Here’s a sample conversation (names changed for privacy).

Me:  merhaba
Türk:  merhaba
Me:  nasılsın?
Aga:  iyiyim
Aga:  sen nasılsın?
Me:  ben de iyiyim
Me:  New York'lıyım
Me:  nerelisin?
Aga:  ben istanbulluyum.
Me:  :O
Me:  Her Aga İstanbul dan
Aga:  yok
Aga:  herkes farklı
Me:  çok Aga
Me:  çok arkadaşim İstanbul dan ;)
Aga:  bu güzel :)
Me:  evet
Me:  Cristiano Ronaldo'yı biliyor musun?
Aga:  evet biliyorum..
Aga:  ne oldu?
Me:  Ronaldo İstanbul'de şimdi :D
Aga:  evet biliyorum :)
Me:  !!
Me:  Ronaldo'yı göriyor musun?
Aga:  yok ^^
Me:  awwww :(
Me:  haha
Me:  Ronaldo'yı çok görmek istiyorum :D
Aga:  buraya gel :D
Me:  haha
Me:  İstiyorum!
Me:  Real Madrid'yi biliyor musun?
Aga:  haha görüyorum
Aga:  evet biliyorum? :)
Me:  Real Madrid'yi seviyorum
Me:  ve İstanbuli seviyorum :D
Aga:  haha çok iyi :D
Aga:  ben seviyorum istanbulu :)
Me:  Fenerbahçe biliyor musun?
Me:  Fenerbahçe sk
Aga:  evet
Aga:  benim favori takımım.. ♥
Me:  evetttt?
Me:  ben de Fenerbahçe seviyorum :D
Me:  Souza?
Aga:  hahaha :D
Aga:  Alex De souza?
Me:  eveeet
Me:  O iyi
Aga:  çok iyi :D
Me:  haha
Me:  futbol izliyorsun sık sık?
Aga:  yok
Aga:  sadece favori takımımı ve milli maçları :D
Aga:  sen?
Me:  futbul izlim sık sık :D
Aga:  haha güzel :D
Aga:  erkekler çok sever fubol izlemeyi :D
Me:  haha
Me:  evettt
Me:  ne kadınlar seviyorler?
Aga:  haha kadınlar alışverişi sever :D


Score your way to success

I’ve been looking for reasons why my Turkish learning doesn’t flow as successfully as my Spanish learning, and I think I know the reason: I need to watch some Turkish football (soccer)!

One of the biggest reason I learned Spanish was because I love watching Spanish football, La Liga (I’m a Real Madrid fan 😀 ). It never gets boring when I read football news in Spanish. So… to apply the same method to Turkish, I am now a  Fenerbahçe fan!
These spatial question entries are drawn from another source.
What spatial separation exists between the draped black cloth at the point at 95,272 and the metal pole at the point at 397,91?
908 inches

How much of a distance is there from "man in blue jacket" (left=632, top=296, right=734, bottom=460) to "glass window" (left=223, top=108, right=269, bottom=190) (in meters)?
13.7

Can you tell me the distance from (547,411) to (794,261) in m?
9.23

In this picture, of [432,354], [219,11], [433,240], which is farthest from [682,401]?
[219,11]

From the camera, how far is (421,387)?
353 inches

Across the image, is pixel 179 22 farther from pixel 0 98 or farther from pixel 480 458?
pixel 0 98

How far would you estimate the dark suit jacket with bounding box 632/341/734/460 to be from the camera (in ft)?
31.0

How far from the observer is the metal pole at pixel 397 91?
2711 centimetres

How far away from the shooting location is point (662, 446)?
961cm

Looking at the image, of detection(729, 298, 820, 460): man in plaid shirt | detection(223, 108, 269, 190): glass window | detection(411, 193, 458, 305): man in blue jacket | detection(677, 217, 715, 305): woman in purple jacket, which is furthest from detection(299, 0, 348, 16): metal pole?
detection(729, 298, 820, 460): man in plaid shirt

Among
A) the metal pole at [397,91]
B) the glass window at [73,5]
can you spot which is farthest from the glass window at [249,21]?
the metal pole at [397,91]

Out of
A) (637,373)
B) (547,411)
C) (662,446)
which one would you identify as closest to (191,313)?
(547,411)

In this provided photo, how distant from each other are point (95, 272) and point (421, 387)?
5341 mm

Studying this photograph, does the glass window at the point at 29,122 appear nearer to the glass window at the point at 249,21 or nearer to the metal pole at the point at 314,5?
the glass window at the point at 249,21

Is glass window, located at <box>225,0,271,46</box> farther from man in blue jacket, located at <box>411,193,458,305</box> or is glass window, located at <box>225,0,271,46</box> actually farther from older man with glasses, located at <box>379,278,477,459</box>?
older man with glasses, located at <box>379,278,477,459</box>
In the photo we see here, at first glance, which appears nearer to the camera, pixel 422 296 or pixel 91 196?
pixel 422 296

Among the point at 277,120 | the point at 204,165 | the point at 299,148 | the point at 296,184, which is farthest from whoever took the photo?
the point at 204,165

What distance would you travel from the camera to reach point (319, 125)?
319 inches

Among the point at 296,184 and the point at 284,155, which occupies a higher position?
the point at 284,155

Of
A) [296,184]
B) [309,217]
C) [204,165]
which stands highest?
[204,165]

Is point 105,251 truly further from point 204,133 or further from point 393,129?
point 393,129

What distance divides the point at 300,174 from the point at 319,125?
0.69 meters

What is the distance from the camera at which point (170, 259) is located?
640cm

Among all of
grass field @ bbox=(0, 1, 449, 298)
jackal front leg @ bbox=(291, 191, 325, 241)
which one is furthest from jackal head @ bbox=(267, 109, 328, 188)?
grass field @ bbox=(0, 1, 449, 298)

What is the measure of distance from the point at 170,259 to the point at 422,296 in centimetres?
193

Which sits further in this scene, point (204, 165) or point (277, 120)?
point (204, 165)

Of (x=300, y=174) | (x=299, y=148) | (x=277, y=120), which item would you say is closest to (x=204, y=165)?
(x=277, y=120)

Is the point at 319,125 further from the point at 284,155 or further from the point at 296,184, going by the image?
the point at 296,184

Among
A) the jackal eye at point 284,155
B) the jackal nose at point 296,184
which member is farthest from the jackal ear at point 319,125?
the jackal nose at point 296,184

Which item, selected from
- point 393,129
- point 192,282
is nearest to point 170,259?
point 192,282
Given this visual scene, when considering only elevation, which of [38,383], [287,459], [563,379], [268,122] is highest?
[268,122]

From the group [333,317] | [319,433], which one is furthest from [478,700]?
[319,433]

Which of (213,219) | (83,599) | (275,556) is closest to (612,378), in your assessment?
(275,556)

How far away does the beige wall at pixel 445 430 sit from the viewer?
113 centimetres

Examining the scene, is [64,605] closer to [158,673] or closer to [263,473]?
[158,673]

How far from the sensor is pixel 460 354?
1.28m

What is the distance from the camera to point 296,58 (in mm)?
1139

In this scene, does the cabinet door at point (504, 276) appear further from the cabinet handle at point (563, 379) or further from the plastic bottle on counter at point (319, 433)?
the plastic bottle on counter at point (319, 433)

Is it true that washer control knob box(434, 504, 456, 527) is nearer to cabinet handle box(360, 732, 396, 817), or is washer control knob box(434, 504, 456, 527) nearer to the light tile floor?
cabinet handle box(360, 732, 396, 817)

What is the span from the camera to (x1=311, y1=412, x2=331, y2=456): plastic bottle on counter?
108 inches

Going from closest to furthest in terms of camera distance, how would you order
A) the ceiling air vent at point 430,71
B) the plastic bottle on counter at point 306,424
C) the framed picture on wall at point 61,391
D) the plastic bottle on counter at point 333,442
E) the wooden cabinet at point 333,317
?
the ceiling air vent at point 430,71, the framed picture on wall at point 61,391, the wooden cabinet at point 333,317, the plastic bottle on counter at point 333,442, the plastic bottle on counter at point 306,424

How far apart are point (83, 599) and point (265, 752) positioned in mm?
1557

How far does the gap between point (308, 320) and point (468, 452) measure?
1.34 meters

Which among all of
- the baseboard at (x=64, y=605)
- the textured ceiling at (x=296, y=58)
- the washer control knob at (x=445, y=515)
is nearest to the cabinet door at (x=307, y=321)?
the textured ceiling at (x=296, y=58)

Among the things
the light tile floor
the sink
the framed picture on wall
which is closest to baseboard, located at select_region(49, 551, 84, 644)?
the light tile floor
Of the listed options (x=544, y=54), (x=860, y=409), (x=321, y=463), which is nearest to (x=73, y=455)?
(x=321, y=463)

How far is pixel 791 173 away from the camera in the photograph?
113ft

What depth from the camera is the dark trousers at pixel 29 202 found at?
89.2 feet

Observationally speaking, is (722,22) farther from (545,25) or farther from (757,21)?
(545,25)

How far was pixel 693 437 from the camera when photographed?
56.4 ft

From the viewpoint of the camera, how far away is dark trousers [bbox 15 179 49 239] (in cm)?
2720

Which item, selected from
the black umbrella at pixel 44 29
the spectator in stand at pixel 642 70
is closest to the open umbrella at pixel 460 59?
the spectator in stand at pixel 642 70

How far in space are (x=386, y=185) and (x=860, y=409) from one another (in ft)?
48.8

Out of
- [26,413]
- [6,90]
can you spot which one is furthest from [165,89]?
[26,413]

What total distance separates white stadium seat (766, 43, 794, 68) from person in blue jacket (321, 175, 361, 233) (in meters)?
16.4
Fenerbahçe  is one of the most successful team in Turkey. Even though it’s in off season right now, I’m going to try to learn as much as I can about it, and attempt to pick out familiar words in Turkish football news.

I also talked to some of my Turkish friends, and a lot of them seem to be fans of that team as well. Of course, we spoke mainly in Turkish.

For example, on Facebook I asked one of my friend: “Fenerbahçeyi seviyor musun?” Which means “Do you like Fenerbahçe?”

In fact, you can apply this sentence structure to a lot of things that you can ask. “Kalemi seviyor musun?” or “Filmi seviyor musun?” Substitution is a great way to create more sentence from what you’ve already known.